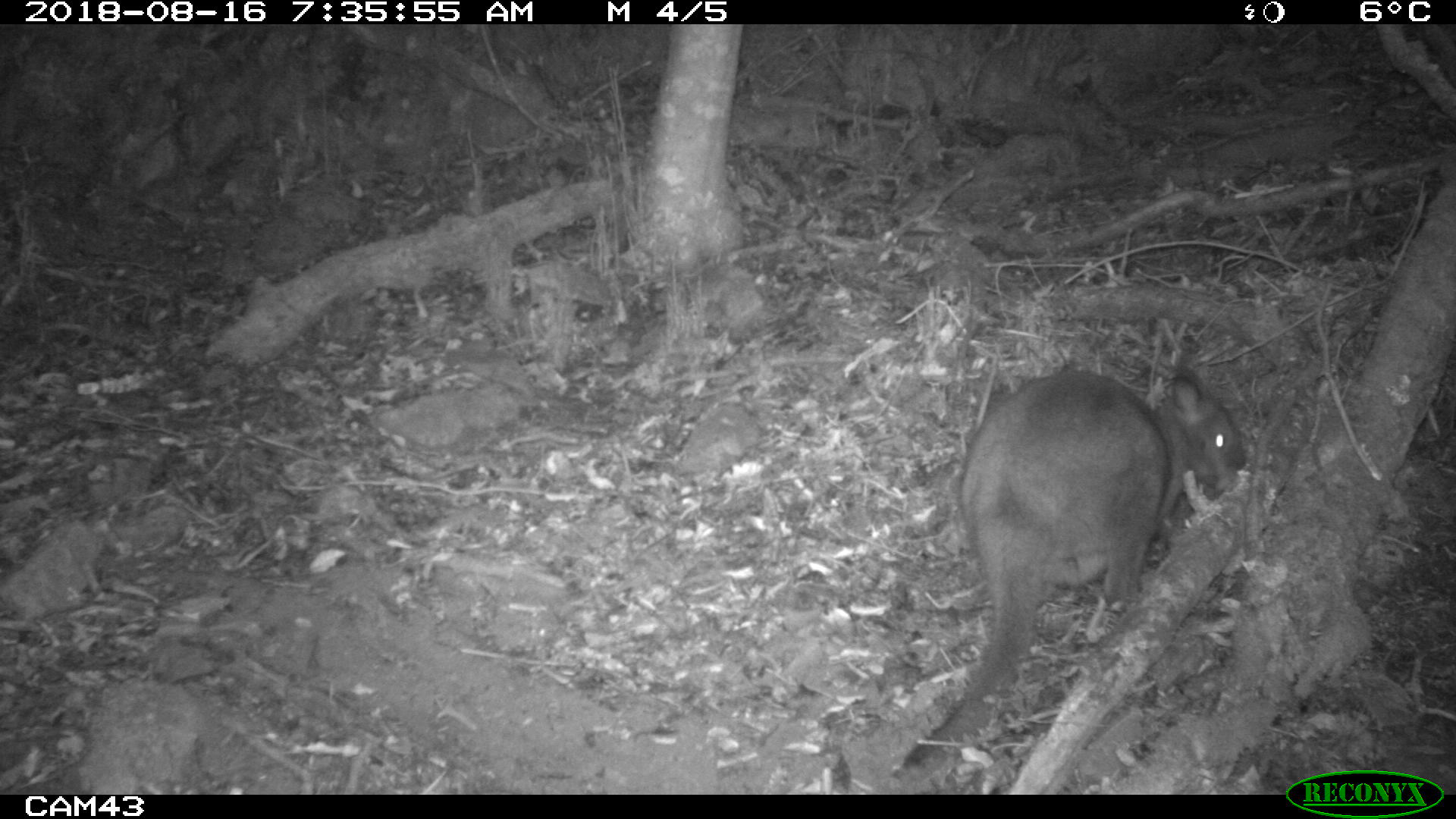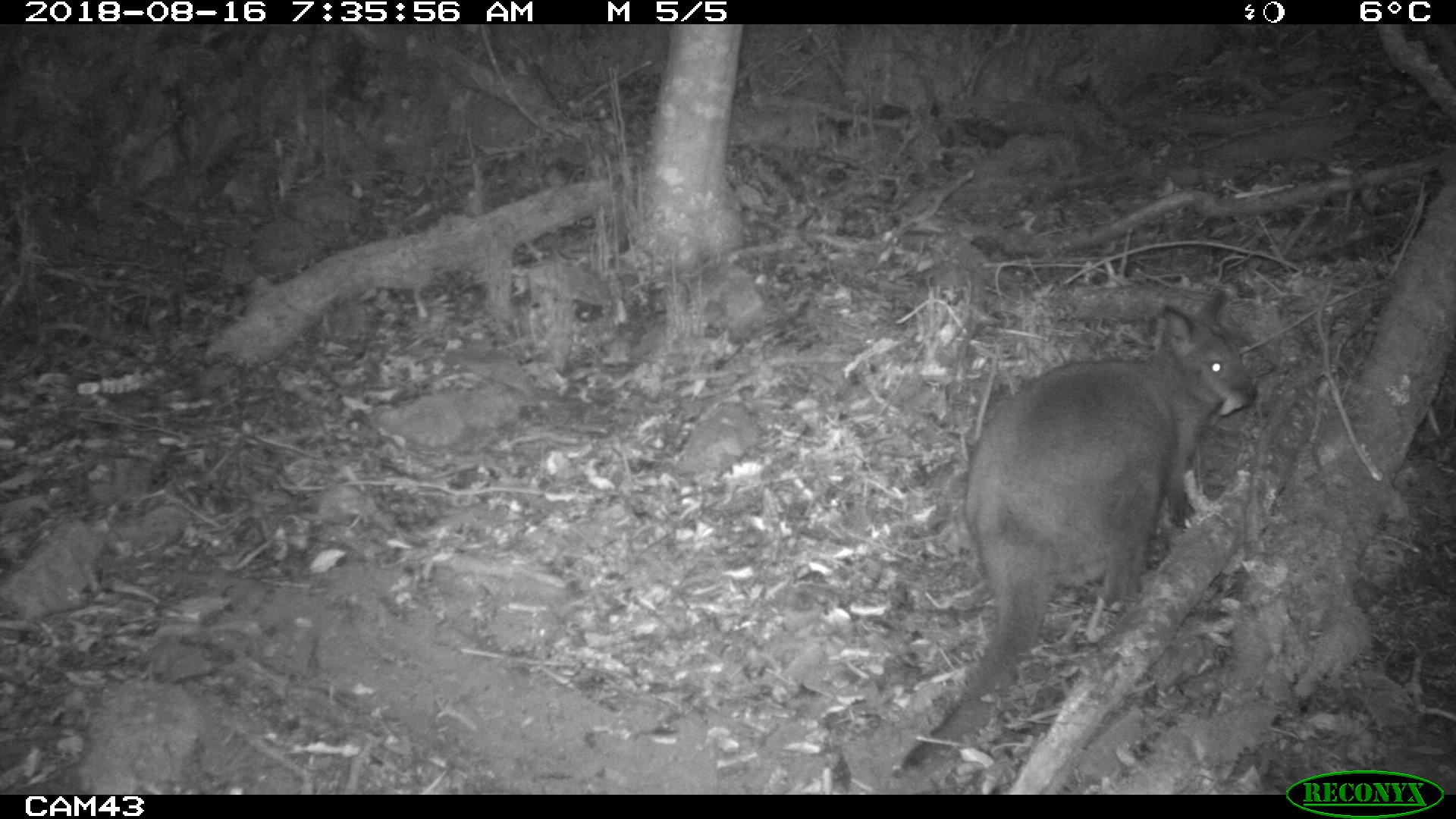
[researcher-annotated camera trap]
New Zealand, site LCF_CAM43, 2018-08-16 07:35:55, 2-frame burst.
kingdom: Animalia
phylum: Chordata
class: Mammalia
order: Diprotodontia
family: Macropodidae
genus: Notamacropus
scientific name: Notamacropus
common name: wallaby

YOUR OBJECTIVE: Would you write out an exact copy of the entries above, with no images?

ANSWER SECTION:
[researcher-annotated camera trap]
New Zealand, site LCF_CAM43, 2018-08-16 07:35:55, 2-frame burst.
kingdom: Animalia
phylum: Chordata
class: Mammalia
order: Diprotodontia
family: Macropodidae
genus: Notamacropus
scientific name: Notamacropus
common name: wallaby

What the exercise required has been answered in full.